→ **What is required**
Please copy exactly the lines that begin with the one containing "In this scene, does" and end with the last line of the entries.

╭──

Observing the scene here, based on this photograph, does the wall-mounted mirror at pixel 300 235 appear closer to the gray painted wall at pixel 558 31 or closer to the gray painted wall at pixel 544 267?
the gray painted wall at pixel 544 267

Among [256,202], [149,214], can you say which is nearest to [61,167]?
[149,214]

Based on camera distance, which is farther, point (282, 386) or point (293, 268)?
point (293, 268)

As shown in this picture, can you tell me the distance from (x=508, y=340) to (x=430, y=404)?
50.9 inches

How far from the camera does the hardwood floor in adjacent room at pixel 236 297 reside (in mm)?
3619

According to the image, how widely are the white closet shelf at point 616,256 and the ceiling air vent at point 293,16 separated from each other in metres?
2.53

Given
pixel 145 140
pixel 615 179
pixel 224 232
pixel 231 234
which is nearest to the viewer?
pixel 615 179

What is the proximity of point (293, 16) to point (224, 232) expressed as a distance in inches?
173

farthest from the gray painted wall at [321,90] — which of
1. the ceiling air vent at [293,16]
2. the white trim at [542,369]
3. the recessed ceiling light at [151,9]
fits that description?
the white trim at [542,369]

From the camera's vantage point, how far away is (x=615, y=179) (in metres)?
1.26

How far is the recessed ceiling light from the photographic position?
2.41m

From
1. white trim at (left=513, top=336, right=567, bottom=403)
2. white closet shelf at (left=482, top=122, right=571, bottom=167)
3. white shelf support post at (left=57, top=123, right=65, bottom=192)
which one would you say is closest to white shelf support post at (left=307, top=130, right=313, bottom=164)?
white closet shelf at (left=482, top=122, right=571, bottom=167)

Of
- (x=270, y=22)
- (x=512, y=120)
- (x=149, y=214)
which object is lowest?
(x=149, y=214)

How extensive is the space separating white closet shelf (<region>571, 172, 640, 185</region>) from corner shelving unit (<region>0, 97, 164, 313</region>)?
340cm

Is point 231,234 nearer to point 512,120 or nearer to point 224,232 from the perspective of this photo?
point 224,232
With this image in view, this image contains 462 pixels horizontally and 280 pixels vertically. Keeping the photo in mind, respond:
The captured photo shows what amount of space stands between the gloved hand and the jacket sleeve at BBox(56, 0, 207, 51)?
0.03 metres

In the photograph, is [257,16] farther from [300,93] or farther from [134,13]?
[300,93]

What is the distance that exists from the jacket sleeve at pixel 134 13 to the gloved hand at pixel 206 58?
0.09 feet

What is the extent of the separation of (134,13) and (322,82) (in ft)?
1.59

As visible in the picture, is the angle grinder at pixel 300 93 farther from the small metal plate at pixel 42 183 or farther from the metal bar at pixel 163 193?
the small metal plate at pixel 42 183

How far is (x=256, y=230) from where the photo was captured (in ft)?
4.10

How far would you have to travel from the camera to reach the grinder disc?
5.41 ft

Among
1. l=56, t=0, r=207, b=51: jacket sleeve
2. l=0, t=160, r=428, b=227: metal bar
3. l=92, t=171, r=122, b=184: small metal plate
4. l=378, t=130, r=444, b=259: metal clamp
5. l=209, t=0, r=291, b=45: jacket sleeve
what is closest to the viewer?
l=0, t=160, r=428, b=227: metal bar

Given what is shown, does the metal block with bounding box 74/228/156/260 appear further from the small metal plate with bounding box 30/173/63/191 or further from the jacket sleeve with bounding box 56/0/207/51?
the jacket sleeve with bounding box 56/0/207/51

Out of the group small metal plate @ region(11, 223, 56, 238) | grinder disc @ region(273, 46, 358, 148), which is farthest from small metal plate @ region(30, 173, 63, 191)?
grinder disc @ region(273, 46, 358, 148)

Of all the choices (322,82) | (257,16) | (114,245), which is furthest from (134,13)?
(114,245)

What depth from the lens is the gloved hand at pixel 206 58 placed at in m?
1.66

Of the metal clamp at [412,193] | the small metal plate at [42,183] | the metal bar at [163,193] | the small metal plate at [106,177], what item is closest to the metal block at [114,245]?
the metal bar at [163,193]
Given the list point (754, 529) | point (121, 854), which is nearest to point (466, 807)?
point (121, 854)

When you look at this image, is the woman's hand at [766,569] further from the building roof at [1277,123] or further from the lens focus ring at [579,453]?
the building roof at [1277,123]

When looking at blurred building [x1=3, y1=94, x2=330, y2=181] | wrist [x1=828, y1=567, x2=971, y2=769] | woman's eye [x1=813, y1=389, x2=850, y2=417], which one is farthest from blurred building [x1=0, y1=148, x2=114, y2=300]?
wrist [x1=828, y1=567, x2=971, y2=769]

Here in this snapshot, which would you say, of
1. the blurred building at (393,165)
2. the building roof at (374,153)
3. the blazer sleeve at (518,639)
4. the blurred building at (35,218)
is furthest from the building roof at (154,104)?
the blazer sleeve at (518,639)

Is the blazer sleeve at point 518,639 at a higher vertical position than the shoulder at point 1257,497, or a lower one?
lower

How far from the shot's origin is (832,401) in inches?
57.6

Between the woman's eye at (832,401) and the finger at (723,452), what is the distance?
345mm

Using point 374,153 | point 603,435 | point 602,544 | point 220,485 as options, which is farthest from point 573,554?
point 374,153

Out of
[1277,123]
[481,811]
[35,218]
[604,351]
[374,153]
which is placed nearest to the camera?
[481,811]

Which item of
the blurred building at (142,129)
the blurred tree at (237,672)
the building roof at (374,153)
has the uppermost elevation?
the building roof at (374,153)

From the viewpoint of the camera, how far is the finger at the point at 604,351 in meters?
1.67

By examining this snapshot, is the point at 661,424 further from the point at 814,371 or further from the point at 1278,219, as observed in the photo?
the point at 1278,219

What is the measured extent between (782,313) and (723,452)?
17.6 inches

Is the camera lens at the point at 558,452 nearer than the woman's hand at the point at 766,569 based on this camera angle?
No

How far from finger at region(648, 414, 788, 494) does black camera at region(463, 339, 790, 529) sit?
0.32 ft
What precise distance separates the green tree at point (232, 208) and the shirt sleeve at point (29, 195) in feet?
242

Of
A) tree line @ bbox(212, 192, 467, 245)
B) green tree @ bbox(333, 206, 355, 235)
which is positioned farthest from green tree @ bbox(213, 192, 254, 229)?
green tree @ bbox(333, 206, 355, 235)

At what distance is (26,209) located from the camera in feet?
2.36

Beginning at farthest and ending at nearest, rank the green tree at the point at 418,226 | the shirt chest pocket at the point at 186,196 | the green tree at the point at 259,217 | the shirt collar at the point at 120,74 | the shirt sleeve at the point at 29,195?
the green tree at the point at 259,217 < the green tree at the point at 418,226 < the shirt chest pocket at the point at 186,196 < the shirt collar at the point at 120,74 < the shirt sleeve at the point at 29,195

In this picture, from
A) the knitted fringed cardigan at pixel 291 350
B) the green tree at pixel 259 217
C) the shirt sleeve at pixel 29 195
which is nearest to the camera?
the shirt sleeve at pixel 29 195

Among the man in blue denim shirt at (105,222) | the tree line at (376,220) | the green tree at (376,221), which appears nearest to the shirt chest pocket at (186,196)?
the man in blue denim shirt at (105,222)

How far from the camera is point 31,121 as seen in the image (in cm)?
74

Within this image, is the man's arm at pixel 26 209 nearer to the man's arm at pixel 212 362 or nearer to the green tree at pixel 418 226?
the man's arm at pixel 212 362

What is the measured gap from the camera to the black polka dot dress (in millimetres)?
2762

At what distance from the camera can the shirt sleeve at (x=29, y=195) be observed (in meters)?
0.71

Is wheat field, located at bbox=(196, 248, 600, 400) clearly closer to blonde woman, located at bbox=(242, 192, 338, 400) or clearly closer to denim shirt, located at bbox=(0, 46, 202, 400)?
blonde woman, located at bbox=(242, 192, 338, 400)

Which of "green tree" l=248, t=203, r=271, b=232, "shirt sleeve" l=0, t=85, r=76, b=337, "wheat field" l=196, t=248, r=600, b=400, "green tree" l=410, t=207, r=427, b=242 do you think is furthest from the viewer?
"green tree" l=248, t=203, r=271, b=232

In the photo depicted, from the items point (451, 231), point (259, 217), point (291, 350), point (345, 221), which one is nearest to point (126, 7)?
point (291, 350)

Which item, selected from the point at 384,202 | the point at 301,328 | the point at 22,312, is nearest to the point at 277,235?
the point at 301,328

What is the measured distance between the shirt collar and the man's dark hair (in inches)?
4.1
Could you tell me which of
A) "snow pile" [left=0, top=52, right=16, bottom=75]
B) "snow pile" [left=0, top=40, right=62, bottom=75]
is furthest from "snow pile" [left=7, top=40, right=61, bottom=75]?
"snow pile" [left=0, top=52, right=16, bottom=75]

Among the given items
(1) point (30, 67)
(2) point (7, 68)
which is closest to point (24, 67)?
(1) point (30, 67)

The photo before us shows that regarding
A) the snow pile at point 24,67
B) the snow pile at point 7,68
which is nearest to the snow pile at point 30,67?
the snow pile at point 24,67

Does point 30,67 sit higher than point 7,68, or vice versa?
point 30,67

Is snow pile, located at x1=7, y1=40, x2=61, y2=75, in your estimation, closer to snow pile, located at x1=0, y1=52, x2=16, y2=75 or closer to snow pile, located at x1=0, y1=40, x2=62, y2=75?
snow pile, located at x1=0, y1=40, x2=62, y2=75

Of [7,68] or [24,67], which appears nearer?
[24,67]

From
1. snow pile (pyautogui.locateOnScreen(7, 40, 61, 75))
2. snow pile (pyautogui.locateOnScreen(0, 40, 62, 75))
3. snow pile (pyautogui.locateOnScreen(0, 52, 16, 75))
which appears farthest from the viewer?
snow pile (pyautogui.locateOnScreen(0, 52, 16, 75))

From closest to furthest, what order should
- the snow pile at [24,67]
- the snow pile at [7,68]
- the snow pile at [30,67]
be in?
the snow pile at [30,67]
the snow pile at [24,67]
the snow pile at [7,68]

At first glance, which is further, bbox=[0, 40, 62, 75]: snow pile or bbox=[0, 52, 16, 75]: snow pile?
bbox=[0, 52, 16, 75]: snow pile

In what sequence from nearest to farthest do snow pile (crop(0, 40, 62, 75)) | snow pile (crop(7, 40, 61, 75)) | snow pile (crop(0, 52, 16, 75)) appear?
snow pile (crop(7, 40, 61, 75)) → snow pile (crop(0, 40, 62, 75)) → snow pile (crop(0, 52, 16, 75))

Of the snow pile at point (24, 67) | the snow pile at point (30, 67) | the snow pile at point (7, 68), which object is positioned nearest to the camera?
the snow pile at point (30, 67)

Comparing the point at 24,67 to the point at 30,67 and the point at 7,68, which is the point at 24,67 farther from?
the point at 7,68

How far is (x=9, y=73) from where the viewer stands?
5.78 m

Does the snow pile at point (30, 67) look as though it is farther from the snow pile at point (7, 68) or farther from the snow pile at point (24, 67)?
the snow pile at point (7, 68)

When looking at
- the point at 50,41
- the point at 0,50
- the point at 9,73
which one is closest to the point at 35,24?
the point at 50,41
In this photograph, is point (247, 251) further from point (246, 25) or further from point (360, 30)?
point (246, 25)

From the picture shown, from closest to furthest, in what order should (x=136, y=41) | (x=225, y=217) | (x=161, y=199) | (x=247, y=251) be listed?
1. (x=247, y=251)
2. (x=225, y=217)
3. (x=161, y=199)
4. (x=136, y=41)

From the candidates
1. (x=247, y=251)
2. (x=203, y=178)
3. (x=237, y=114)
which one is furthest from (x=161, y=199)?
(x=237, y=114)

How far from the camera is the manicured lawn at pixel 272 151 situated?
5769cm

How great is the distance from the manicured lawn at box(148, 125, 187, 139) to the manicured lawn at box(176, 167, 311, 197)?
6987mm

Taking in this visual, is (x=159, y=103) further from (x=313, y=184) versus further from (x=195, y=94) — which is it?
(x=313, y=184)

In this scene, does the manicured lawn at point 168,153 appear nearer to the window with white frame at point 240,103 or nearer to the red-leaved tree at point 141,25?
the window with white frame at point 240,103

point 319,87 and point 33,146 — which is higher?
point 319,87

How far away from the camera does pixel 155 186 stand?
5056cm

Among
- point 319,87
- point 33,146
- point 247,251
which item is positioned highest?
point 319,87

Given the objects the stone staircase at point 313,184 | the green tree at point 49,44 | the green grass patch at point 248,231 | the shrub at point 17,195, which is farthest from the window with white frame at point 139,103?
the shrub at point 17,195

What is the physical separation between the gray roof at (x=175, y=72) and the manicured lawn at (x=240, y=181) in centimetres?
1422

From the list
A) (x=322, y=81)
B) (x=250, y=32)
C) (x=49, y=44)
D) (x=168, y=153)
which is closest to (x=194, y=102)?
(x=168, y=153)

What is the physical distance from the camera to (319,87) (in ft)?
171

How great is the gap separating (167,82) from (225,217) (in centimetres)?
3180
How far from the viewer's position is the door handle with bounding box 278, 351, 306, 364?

╰──

→ **Task output**
In this scene, does the manicured lawn at point 168,153 appear nearer to the window with white frame at point 240,103 or nearer to the red-leaved tree at point 141,25?
the window with white frame at point 240,103

point 319,87 and point 33,146 — which is higher?
point 319,87

How far away from the camera does pixel 155 186 stand?
5056cm

Among
- point 319,87
- point 33,146
- point 247,251
which item is positioned highest?
point 319,87

Given the objects the stone staircase at point 313,184 | the green tree at point 49,44 | the green grass patch at point 248,231 | the shrub at point 17,195, which is farthest from the window with white frame at point 139,103?
the shrub at point 17,195

What is the physical separation between the gray roof at (x=175, y=72) and the manicured lawn at (x=240, y=181) in centimetres?
1422

From the list
A) (x=322, y=81)
B) (x=250, y=32)
C) (x=49, y=44)
D) (x=168, y=153)
which is closest to (x=194, y=102)?
(x=168, y=153)

What is the physical distance from the camera to (319,87) (in ft)?
171

How great is the gap separating (167,82) from (225,217) (in centimetres)?
3180
How far from the viewer's position is the door handle with bounding box 278, 351, 306, 364?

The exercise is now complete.